EXTRAIT DU DOCUMENT:
^^^^

Madame la ministre, vous connaissez depuis fort longtemps ces propositions, puisque le président du Sénat a lui-même annoncé lors du dernier congrès des maires que le Sénat présenterait une proposition de loi en début d’année. Nous y sommes, c’est maintenant.

En cet instant où nous sommes attendus et entendus par les élus locaux, je veux adresser une pensée très fraternelle à tous ceux qui bien souvent sont allés au plus loin de leurs forces. Je pense au maire de Signes, mort en 2019 dans l’exercice de son mandat, ainsi qu’aux emblématiques maires de Saint-Brevin-les-Pins et de L’Haÿ-les-Roses. Je salue aussi tous les élus victimes d’agressions et d’insultes, dont les visages nous accompagnent ce soir.

Je salue également les 309 sénateurs, notamment les nombreux présidents de groupes politiques, le président de la commission des lois François-Noël Buffet ainsi que le premier vice-président du Sénat chargé des relations avec les collectivités, Mathieu Darnaud, qui, dans la diversité de leurs territoires et de leurs convictions, ont cosigné cette proposition de loi.

Mes collègues rapporteurs Jacqueline Eustache-Brinio et Éric Kerrouche, que je remercie du travail harmonieux que nous avons conduit, et moi-même, nous défendons ce texte d’une même voix, celle d’une exigence constructive pour que vive la démocratie et que dans l’avenir perdurent nos communes, cœur de la République.

Madame la ministre, notre proposition de loi vise à donner au plus grand nombre de nos concitoyens, quelle que soit leur situation personnelle, familiale ou professionnelle et quel que soit leur âge, « l’envie d’avoir envie », non de chanter comme Johnny Hallyday (Sourires.), mais de s’engager.

M. Roger Karoutchi. C’est vrai !

^^^^

DONNÉES EXTRAITES:

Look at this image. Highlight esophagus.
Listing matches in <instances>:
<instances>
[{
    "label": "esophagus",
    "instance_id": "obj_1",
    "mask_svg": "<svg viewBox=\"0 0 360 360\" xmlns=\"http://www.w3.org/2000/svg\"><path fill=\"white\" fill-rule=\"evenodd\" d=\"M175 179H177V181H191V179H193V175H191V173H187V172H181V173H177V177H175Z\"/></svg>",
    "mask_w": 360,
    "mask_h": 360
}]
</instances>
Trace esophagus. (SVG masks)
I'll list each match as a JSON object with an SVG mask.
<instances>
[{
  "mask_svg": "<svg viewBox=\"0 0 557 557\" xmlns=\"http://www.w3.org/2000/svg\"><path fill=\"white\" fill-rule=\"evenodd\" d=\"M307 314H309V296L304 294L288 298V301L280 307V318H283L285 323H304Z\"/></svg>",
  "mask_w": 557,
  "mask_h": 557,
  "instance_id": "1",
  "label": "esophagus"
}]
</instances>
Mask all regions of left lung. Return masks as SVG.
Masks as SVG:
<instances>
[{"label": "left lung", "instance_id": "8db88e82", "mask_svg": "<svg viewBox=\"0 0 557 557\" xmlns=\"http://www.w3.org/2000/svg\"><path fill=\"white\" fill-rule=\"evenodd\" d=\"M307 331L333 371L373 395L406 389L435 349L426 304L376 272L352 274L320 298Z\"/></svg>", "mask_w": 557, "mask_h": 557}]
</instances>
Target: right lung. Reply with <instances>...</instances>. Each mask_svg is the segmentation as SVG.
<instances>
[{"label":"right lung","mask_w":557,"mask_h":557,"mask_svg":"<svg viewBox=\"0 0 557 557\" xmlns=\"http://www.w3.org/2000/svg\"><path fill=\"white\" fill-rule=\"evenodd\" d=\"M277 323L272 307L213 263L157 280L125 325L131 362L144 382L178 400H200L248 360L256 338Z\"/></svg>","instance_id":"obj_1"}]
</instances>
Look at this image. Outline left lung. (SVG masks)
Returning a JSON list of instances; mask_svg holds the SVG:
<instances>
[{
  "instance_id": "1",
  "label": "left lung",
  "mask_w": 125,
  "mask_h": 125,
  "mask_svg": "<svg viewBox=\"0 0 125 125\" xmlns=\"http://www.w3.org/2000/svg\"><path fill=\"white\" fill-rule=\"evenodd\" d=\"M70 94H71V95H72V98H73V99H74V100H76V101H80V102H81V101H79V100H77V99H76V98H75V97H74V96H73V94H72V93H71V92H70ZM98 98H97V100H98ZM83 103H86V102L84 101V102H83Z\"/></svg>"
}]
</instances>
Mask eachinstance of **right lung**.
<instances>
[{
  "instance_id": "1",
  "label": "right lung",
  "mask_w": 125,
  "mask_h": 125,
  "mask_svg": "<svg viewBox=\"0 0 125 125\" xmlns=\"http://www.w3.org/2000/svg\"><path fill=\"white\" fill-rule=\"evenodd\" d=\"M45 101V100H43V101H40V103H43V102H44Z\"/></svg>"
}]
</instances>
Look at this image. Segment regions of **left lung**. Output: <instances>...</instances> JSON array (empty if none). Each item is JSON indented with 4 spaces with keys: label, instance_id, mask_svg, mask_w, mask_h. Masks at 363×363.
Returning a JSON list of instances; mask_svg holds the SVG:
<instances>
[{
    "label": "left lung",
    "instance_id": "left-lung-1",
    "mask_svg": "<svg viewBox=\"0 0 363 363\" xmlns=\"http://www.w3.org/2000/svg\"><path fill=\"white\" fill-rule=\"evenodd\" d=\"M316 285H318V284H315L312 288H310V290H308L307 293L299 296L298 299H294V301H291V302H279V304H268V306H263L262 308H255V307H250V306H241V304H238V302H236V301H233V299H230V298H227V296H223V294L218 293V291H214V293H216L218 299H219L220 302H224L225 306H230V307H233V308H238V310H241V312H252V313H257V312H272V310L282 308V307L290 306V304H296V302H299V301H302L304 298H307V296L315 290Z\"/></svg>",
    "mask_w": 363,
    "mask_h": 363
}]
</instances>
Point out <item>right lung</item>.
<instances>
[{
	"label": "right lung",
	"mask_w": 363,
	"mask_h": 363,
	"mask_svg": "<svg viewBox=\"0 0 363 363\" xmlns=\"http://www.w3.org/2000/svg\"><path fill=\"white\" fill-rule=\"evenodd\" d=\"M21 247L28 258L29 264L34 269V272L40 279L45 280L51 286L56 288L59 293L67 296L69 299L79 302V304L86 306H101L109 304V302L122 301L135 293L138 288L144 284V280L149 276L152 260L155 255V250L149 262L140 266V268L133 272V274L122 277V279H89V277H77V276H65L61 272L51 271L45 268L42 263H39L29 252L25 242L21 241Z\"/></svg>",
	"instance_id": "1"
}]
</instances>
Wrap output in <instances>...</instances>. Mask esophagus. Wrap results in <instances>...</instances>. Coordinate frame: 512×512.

^^^^

QUESTIONS À TRAITER:
**1.** D'après le discours au Sénat, qui préside la commission des lois ?
**2.** Rédigez la suite du discours au Sénat sur la proposition de loi, à partir de sa dernière réplique.
Le matériau fourni n'a aucun rôle à jouer ici.

RÉPONSES FOURNIES:
**1.** François-Noël Buffet.

**2.**
Mme Françoise Gatel. Cela suppose de faciliter et de sécuriser l’exercice du mandat, de revaloriser les indemnités, de développer la formation, de reconnaître l’engagement des entreprises qui emploient des élus salariés et, surtout – c’est un point particulièrement novateur –, de sécuriser la fin du mandat, afin d’éviter que des élus ne se retrouvent dans le dénuement et l’angoisse, en difficulté de reconversion professionnelle.

Madame la ministre, la Nation a su à raison reconnaître l’engagement des sapeurs-pompiers volontaires. Il doit en aller de même pour nos élus locaux : elle ne peut se contenter de s’émouvoir et de compatir quand ceux-ci sont agressés ou démissionnent.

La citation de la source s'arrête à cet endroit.